◆ Problem:
In the discussion of open and closed source operating systems, what is the name of the paid support service Ubuntu offers businesses?

++++ Text segment

The difference between open source and closed source is that with the 1st many eyes can look at the source code whereas with closed source your need to trust the company that owns the code. If some government decides it needs a backdoor in an operating system adding it to an open source system will be spotted. In a closed source version it will not.

In general, a closed source operating system tends to be non-free. But open/closed source is not exactly the same as free/non-free.

My doubt is do you have any commercial edition which suits for servers platform instead of free/open downloadable OS.

Do you have any other version which having more security and feature set. Please suggest.

No, why would we need to? It is super-secure out-of-the-box and with a few simple commands it can be hardened even further. It is not invulnerable, but much more robust as most commercial OSes. Ubuntu does have a (payable) support service called landscape for businesses.

Please suggest.

Feel free to use the Ubuntu operating system (stick with an LTS though due to the long support cycle) or any other Linux system for that matter. It is safe, secure and you can tinker with it as much as you want. We use Ubuntu for all our server needs: professionally, my company has Ubuntu servers where we code on, we have Ubuntu in a datacenter hosting our software and we use it in google and in amazon instances to host our software. All with apache, mysql, jasperserver (that is a document server system) with replication between all of them.

++++++++
++++ Entries supplied

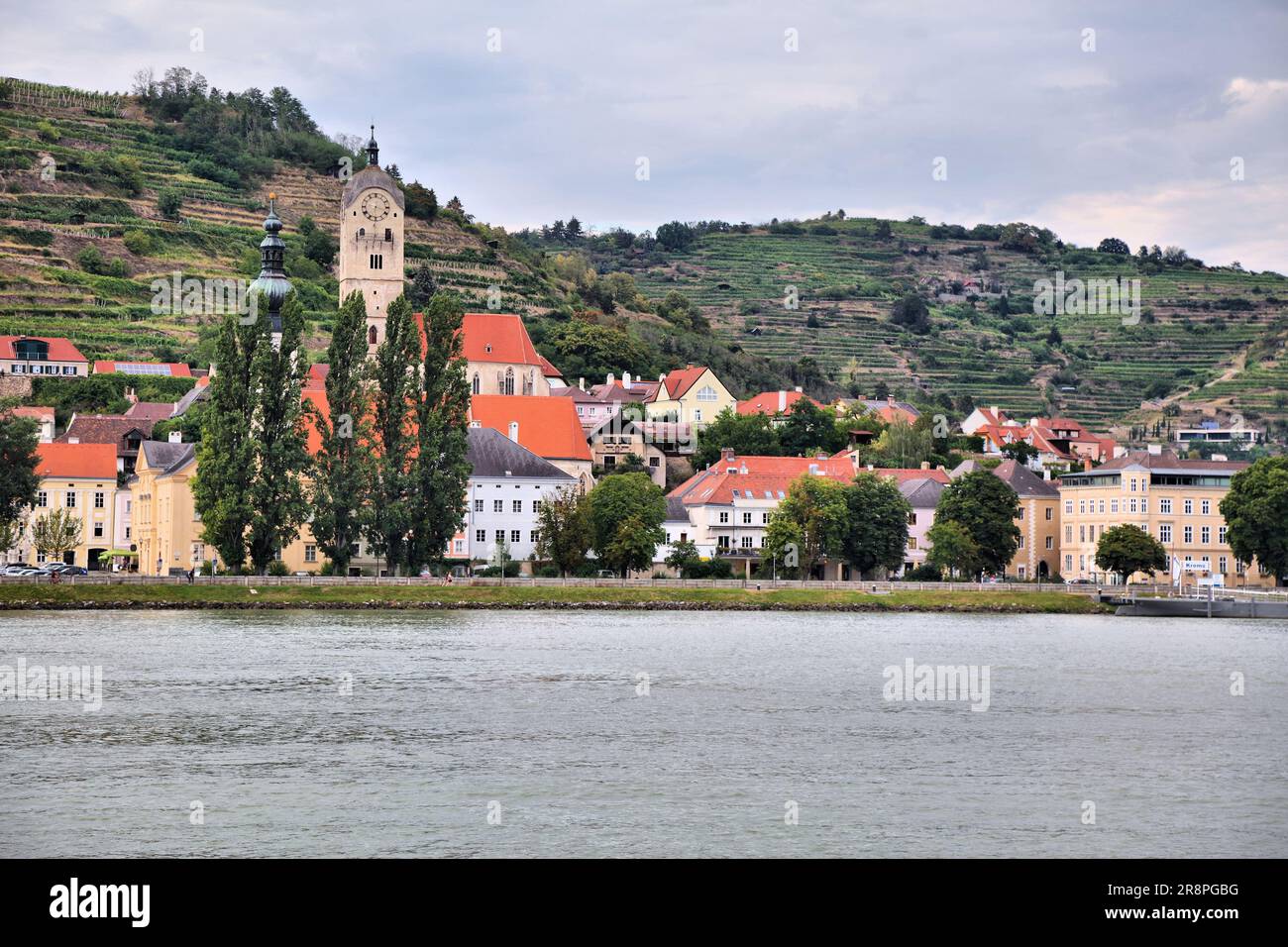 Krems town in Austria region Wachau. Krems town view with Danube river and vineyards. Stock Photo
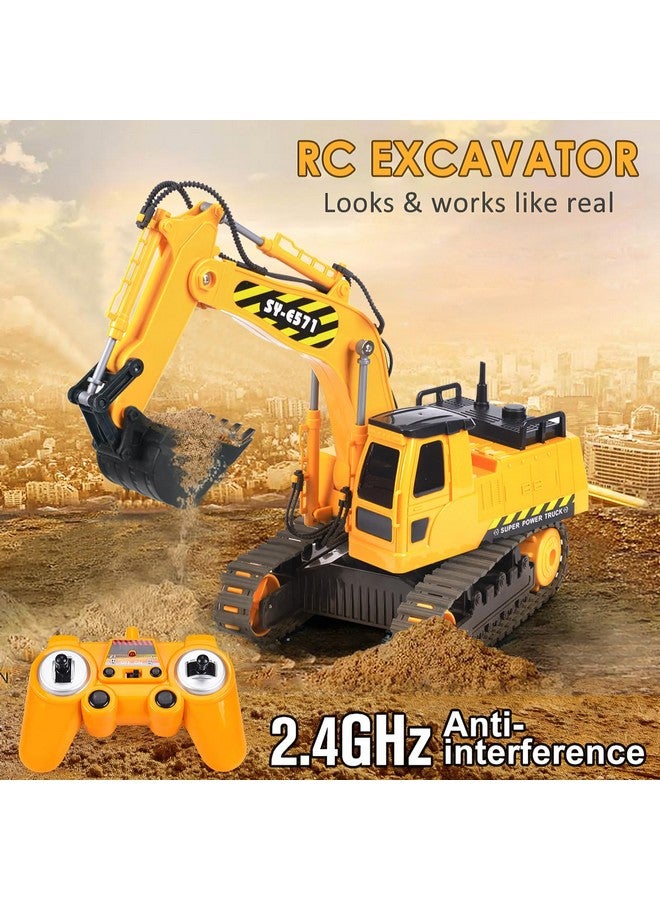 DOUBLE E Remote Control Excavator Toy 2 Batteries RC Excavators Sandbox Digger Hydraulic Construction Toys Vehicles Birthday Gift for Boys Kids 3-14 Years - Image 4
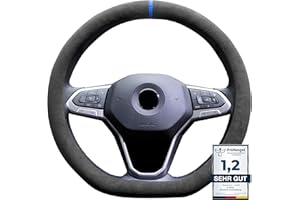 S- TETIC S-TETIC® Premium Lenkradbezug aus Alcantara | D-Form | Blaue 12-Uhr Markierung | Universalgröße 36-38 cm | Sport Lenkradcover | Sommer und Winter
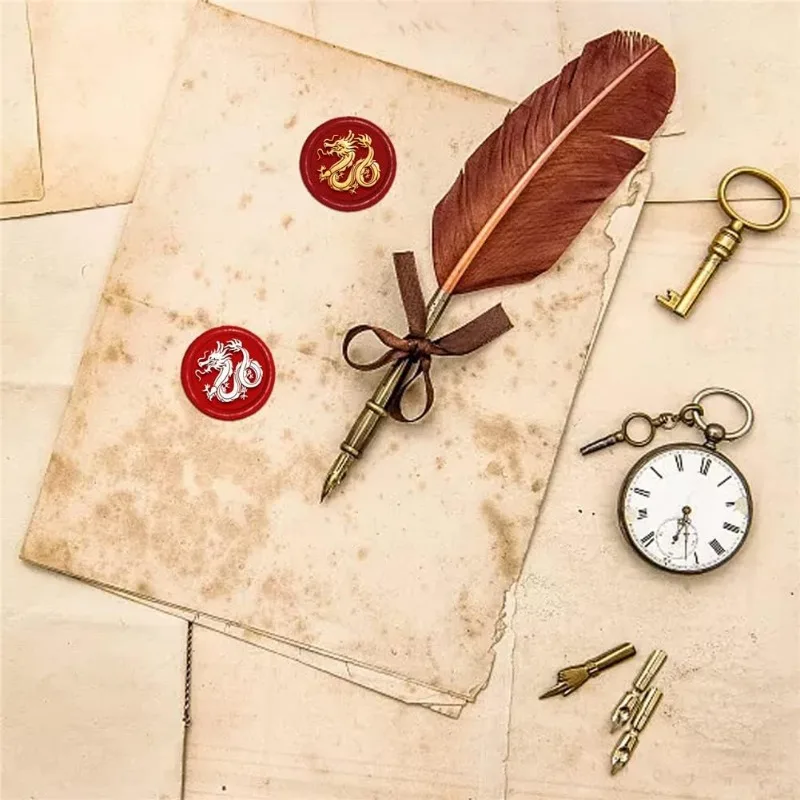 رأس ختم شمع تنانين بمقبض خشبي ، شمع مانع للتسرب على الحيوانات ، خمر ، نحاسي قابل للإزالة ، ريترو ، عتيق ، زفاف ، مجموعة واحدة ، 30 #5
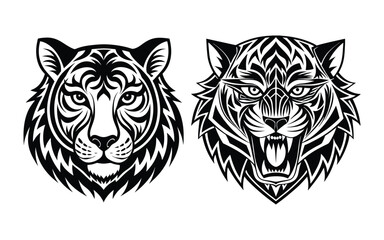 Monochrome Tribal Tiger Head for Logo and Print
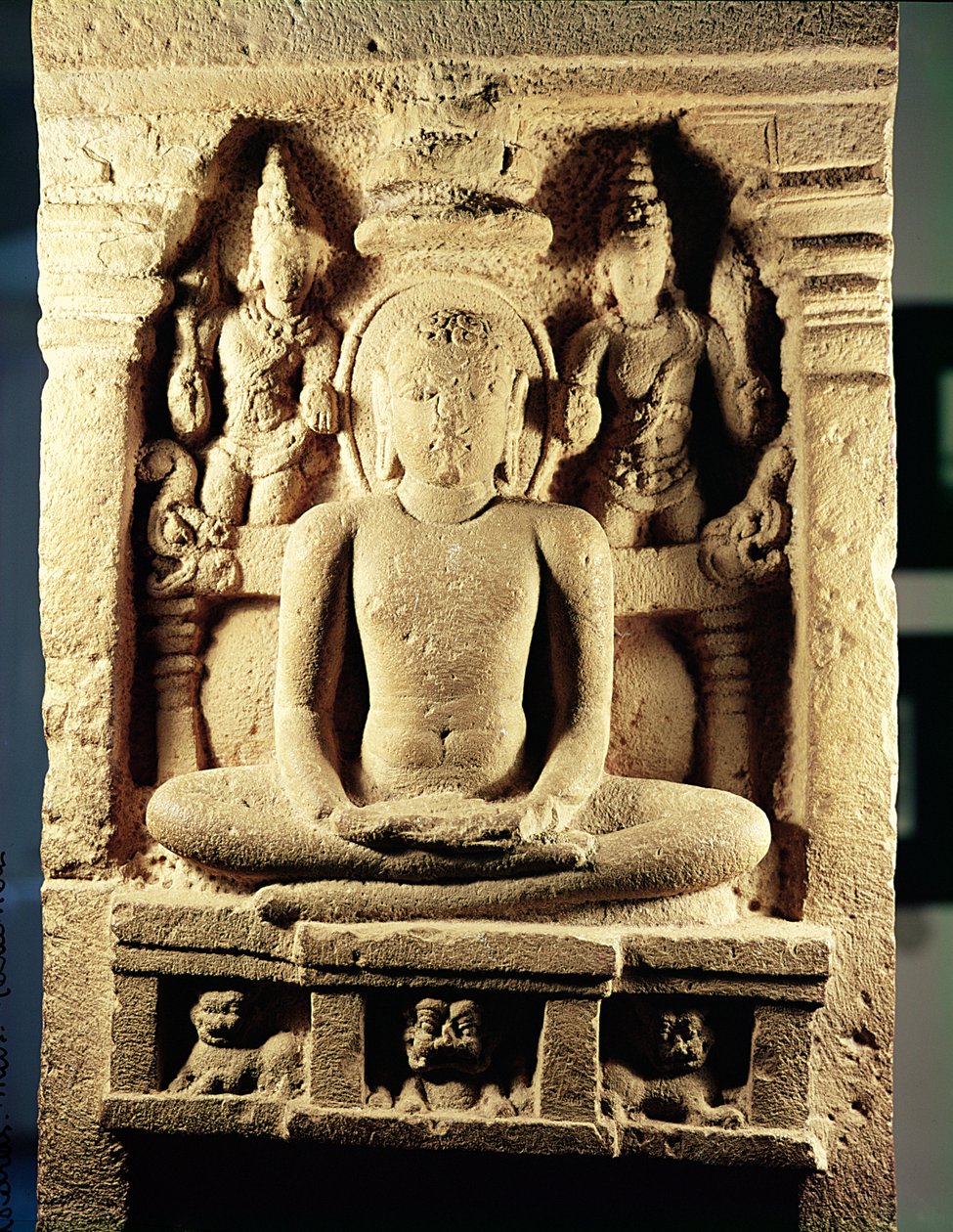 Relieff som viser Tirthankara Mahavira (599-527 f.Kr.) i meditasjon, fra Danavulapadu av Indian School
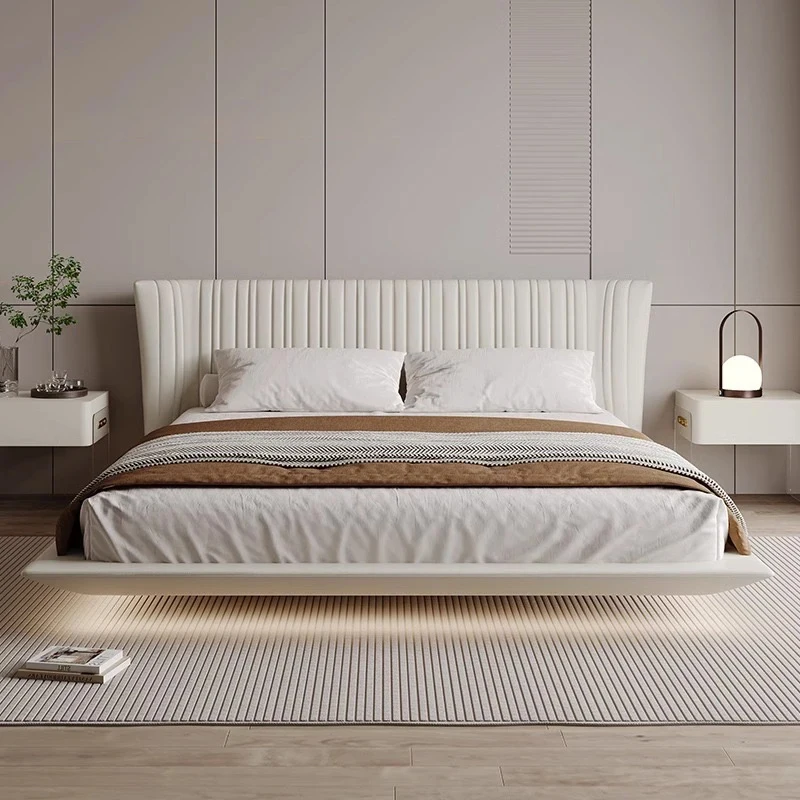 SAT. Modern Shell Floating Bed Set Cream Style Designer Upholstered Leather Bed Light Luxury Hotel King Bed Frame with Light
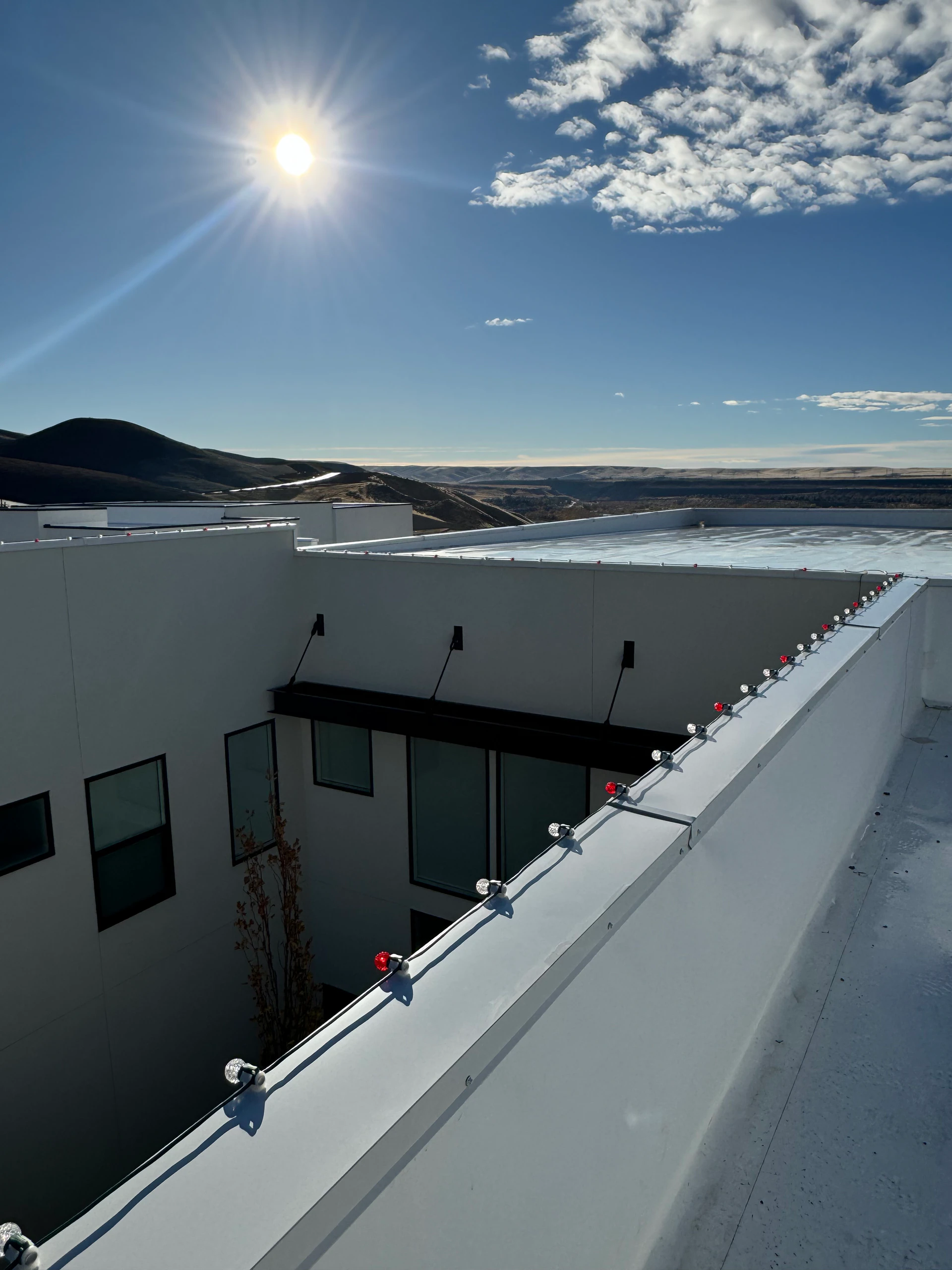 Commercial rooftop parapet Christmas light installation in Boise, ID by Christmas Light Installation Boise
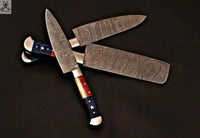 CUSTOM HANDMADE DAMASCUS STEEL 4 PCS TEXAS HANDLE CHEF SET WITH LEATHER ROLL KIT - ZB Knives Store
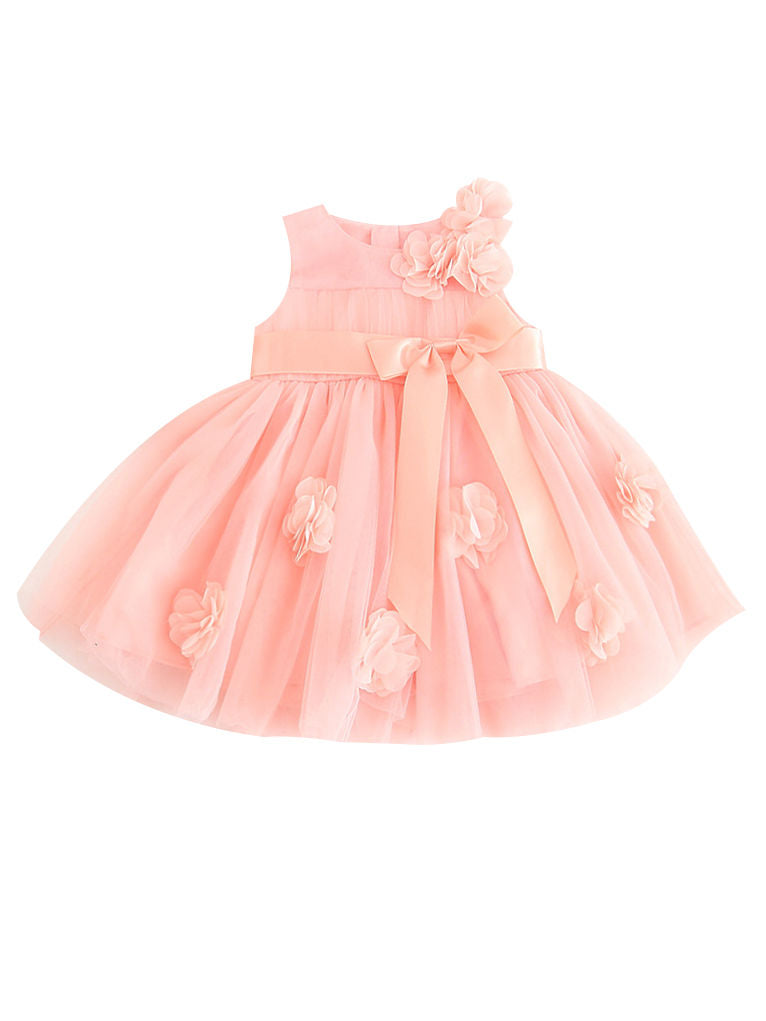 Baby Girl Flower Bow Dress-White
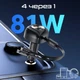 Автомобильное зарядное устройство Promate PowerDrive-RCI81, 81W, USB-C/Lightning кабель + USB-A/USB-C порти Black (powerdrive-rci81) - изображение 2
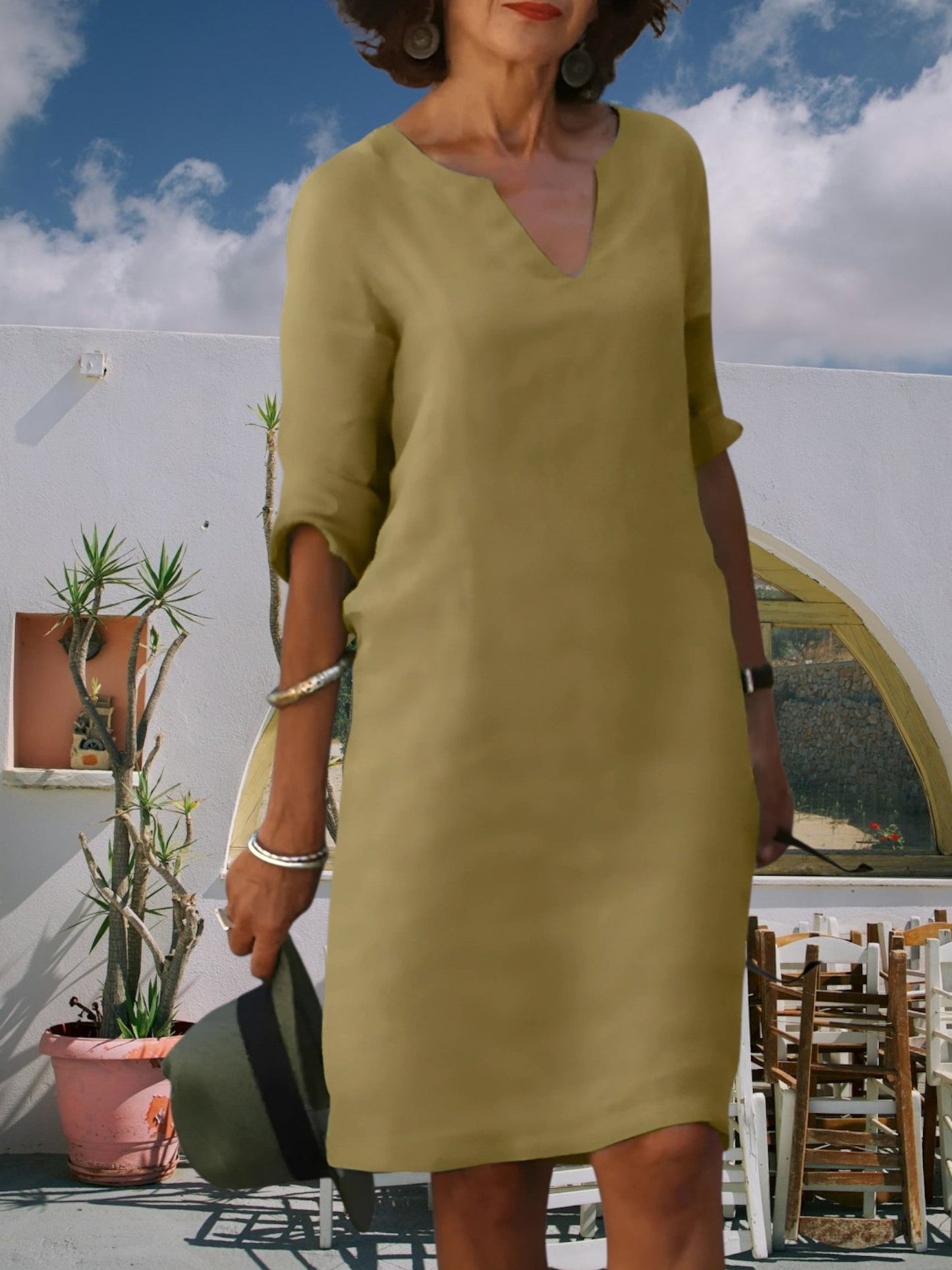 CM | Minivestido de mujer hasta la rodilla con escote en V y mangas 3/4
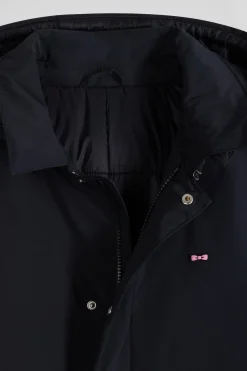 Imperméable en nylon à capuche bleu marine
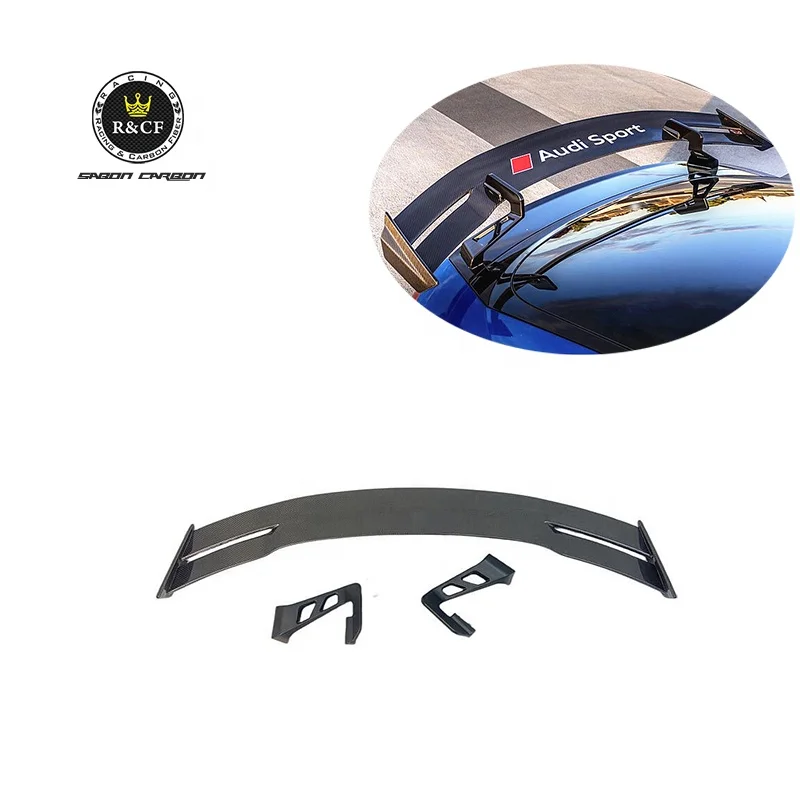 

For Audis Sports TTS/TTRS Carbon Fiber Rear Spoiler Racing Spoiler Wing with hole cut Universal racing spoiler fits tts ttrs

++++++++

◆ Answer to this exercise:
landscape